§ Assignment: Word for word, set down the records and skip each picture.
Provided material below:
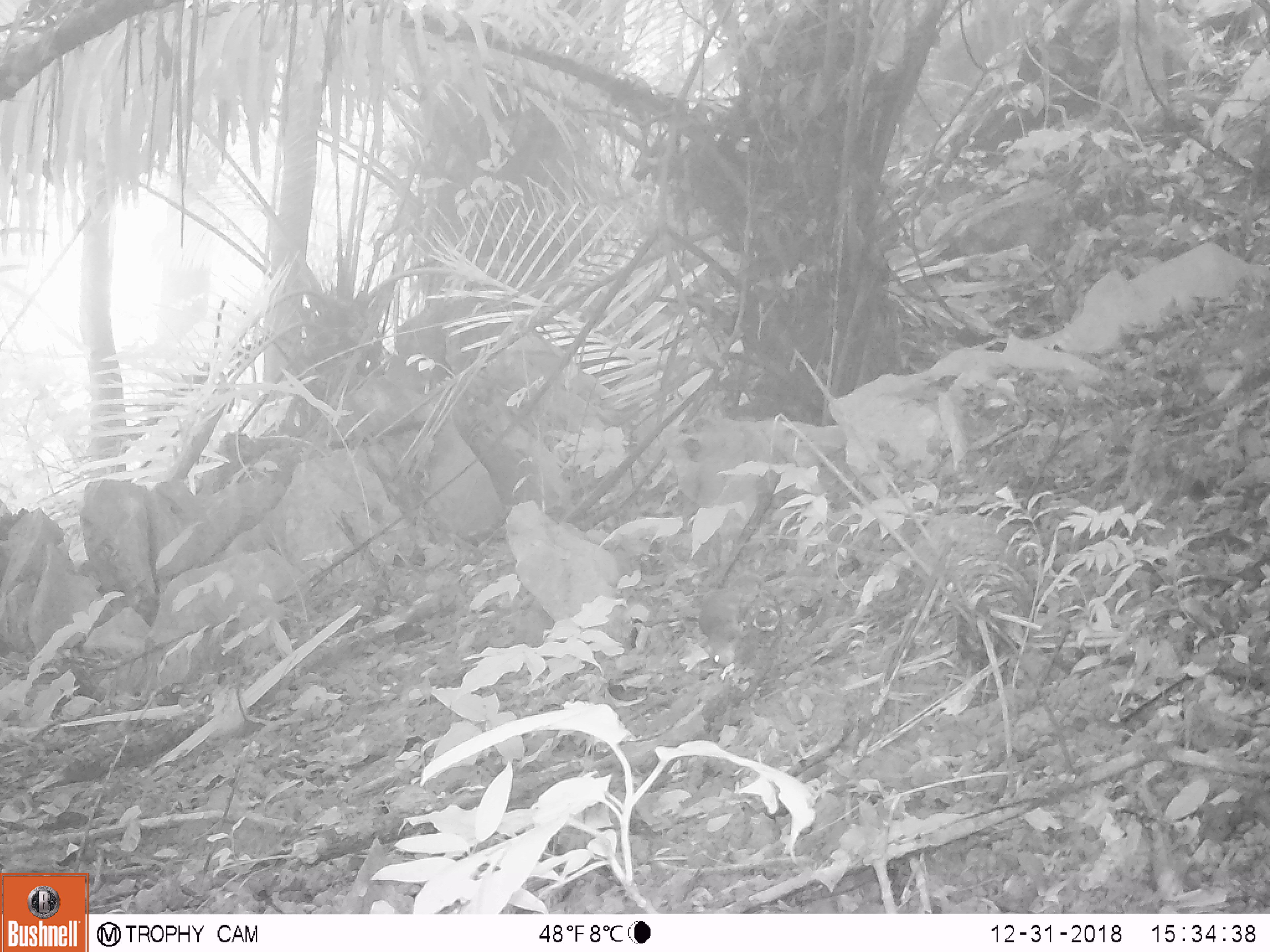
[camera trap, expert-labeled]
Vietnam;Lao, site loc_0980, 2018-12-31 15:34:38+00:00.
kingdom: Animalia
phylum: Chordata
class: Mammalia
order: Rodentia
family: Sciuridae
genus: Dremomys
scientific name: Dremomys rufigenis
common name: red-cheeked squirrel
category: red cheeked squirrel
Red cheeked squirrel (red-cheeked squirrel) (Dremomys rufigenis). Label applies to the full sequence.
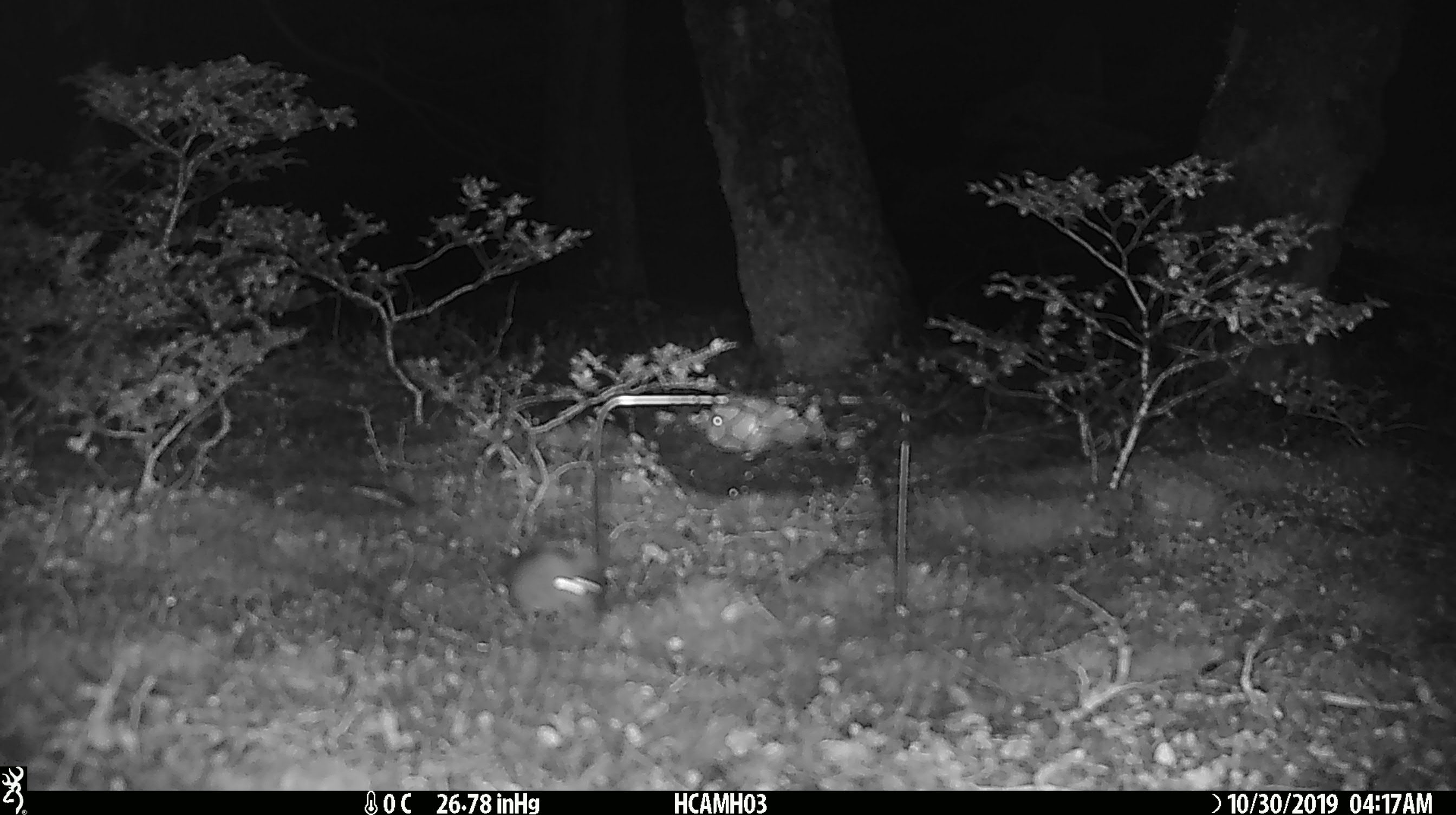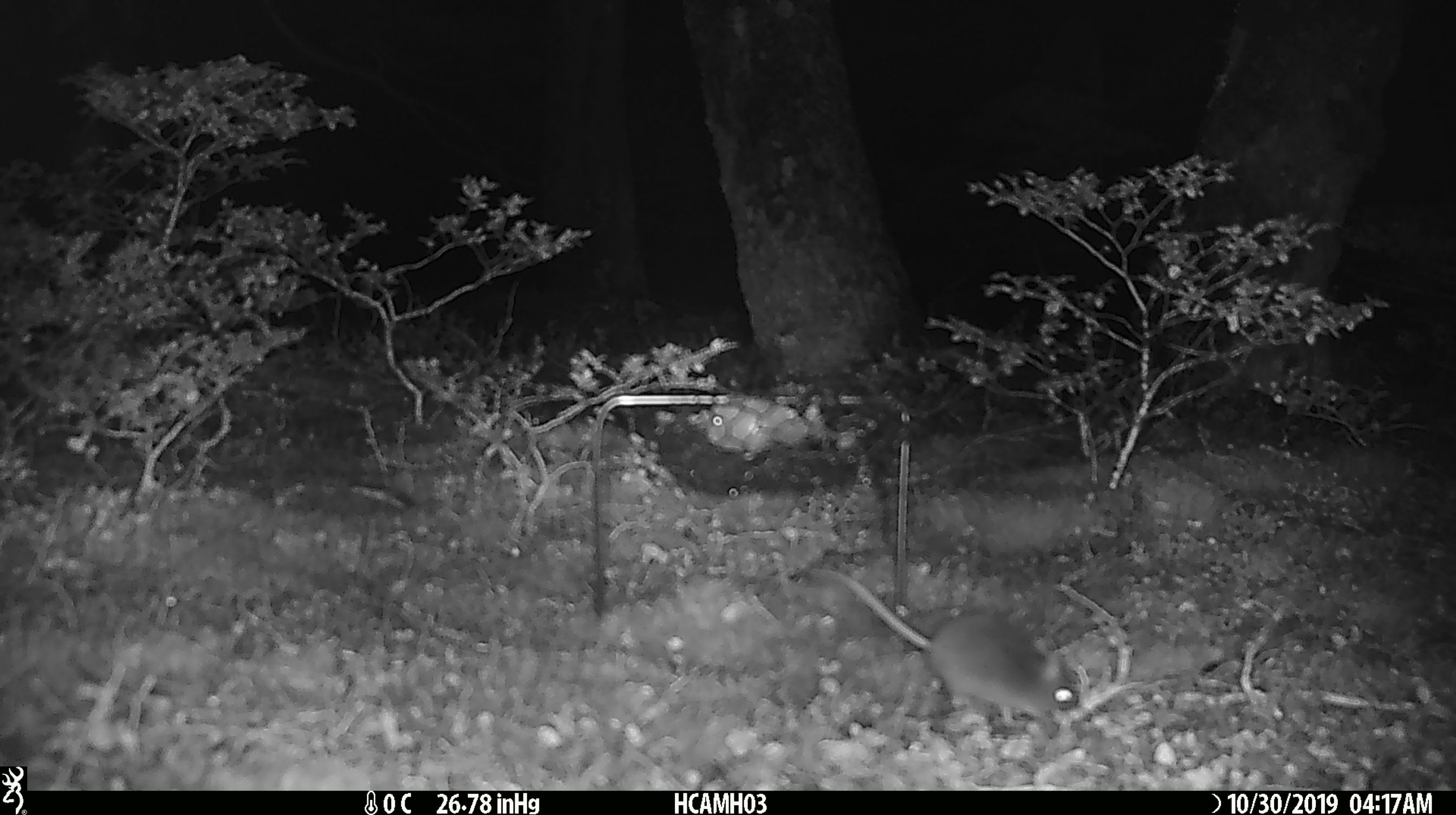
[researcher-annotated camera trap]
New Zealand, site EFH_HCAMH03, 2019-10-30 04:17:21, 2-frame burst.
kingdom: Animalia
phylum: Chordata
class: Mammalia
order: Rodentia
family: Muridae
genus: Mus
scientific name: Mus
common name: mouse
End of Provided material.
§ Result below:
[camera trap, expert-labeled]
Vietnam;Lao, site loc_0980, 2018-12-31 15:34:38+00:00.
kingdom: Animalia
phylum: Chordata
class: Mammalia
order: Rodentia
family: Sciuridae
genus: Dremomys
scientific name: Dremomys rufigenis
common name: red-cheeked squirrel
category: red cheeked squirrel
Red cheeked squirrel (red-cheeked squirrel) (Dremomys rufigenis). Label applies to the full sequence.
[researcher-annotated camera trap]
New Zealand, site EFH_HCAMH03, 2019-10-30 04:17:21, 2-frame burst.
kingdom: Animalia
phylum: Chordata
class: Mammalia
order: Rodentia
family: Muridae
genus: Mus
scientific name: Mus
common name: mouse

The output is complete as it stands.